━━━━━ Testo fornito

Non si sprecano le manifestazioni di dissenso per la guerra in Ucraina. L’arte si muove contro la guerra. Da parte di tutta la comunità artistica e culturale internazionale è praticamente unanime il rifiuto e di dissenso manifestate attraverso vere e proprie campagne e gesti di disobbedienza culturale.

Artisti contro la Guerra. L’Ucraina si difende, la Russia è sotto attacco

Le ripercussioni sulla Russia, colpita dalle gravi sanzioni e dal biasimo di buona parte della comunità internazionale, colpiscono anche il mondo artistico e culturale. Così la guerra, politica e diplomatica, coinvolge anche il mondo dell’arte, laddove le ambasciate russe in molti paesi, fra cui l’Italia, stanno richiedendo, al fronte delle gravi sanzioni imposte dalla comunità internazionale alla Federazione, le opere artistiche ospitate nei musei e nelle gallerie di mezzo mondo. Accanto alle richieste ufficiali, moltissimi sono gli artisti che cercano di boicottare, attraverso la pacifica disobbedienza, la guerra di Putin. Alexandra Sukhareva, ad esempio, artista moscovita contemporanea invitata alla cinquantanovesima Esposizione della Biennale di Venezia, ha ritirato, insieme al collega Kirill Savchenkov, la sua partecipazione al prestigioso evento internazionale, come segno di protesta. «Non c’è posto per l’arte, quando i civili muoiono sotto i missili. Quando i cittadini dell’Ucraina si nascondono nei rifugi e quando chi dissente nel mio Paese viene ridotto al silenzio» ha commentato Sukhareva.

Dal tempio del balletto classico, il Teatro Bol’šoj di Mosca, provengono le manifestazioni più ferme e decise di dissenso. «Sono contro la guerra con ogni fibra della mia anima» afferma Olga Smirnova la prima ballerina della Russian Bol’šoj Ballet di Mosca, tra le più famose al mondo. Fanno seguito anche l’abbandono di Jacopo Tissi, primo ballerino e Tugan Sokhiev, il direttore d’orchestra.

━━━━━━━━━━
━━━━━ Dati forniti

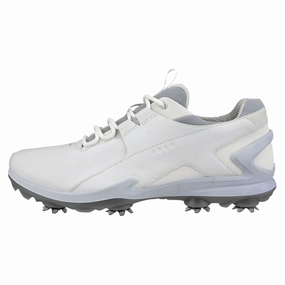 Urban Explorer Footwear Comfy Indoor Footwear ECCO BIOM Tour Golf Shoes White - FW24 Men Easy Entry Sneakers Arch Support Shoes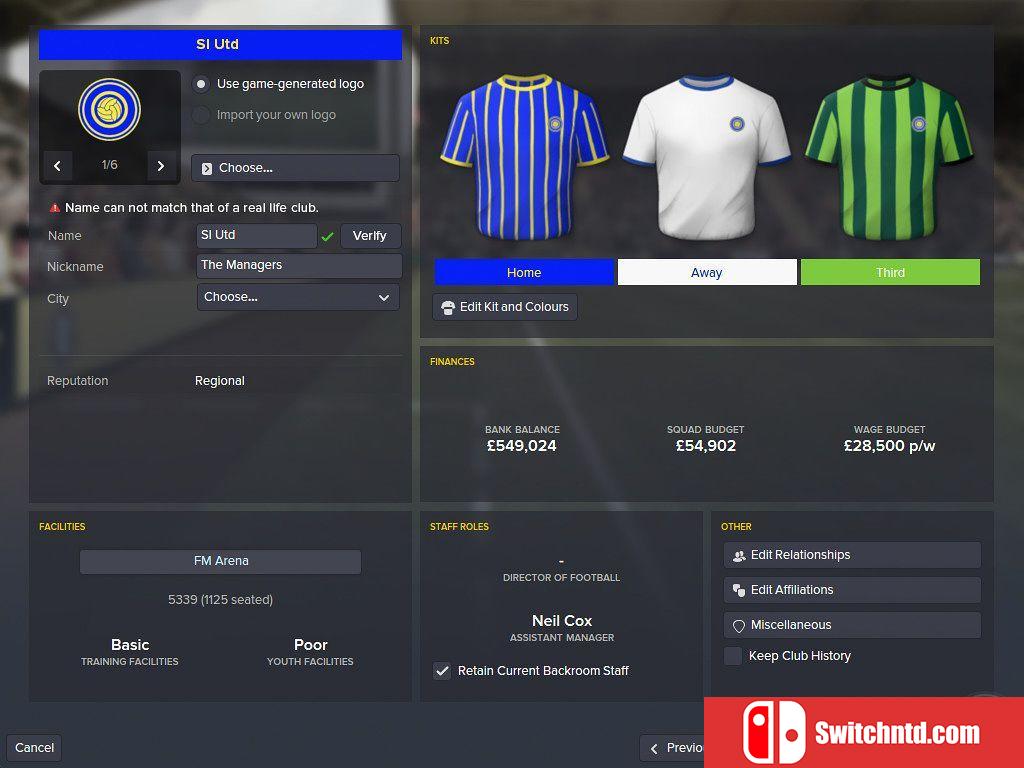 《足球经理2016（Football Manager 2016）》v16.1.1 PC破解版[EN][更新破解]_9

━━━━━━━━━━

▸ **Da fare**
A. Indica se ciascuna affermazione concorda con il testo sugli artisti contro la guerra, rispondendo sì o no e citando le parole decisive: (i) Alexandra Sukhareva ha ritirato la propria partecipazione alla Biennale di Venezia insieme a Kirill Savchenkov; (ii) Olga Smirnova è il direttore d'orchestra del Teatro Bol'šoj; (iii) le ambasciate russe stanno richiedendo le opere ospitate nei musei e nelle gallerie.
B. Prosegui il testo sugli artisti contro la guerra in Ucraina con un breve paragrafo che segua la sua ultima frase.

▸ **Soluzioni**
A.
(i) Sì: «ha ritirato, insieme al collega Kirill Savchenkov, la sua partecipazione al prestigioso evento internazionale».
(ii) No: «Olga Smirnova la prima ballerina della Russian Bol’šoj Ballet di Mosca».
(iii) Sì: «stanno richiedendo, al fronte delle gravi sanzioni imposte dalla comunità internazionale alla Federazione, le opere artistiche ospitate nei musei e nelle gallerie di mezzo mondo».

B.
«Non è la partenza di una stella che cambierà le cose» afferma con tono sdegnoso Dmitry Peskov, portavoce del Cremlino, provando a sminuire il danno di immagine che la fuga degli artisti sta avendo sulla politica russa. Nonostante le sprezzanti dichiarazioni del Cremlino, Mosca rischia di piombare in una notte priva di stelle. Amare, infatti, sono le considerazioni di coloro che rimangono: «Vogliamo gridare la nostra posizione e farla prendere in considerazione dal mondo intero: siamo contro la guerra! Siamo contro l’invasione dell’Ucraina!» a scriverlo in una nota sono trentacinque artisti russi che, volendo mantenere l’anonimato, denunciano le «ciniche menzogne» a cui il popolo russo è sottoposta dalla propaganda di Mosca. «Il mondo dovrebbe sapere che una parte significativa della popolazione russa è contro la mostruosa catastrofe che si sta compiendo sul territorio dell’Ucraina» fanno sapere gli autori della lettera. Una guerra che, al di là di qualsiasi retorica putiniana, gli artisti russi non si trattengono dal definire «imperialista» che schiaccia e sopprime «qualsiasi forma di libero pensiero».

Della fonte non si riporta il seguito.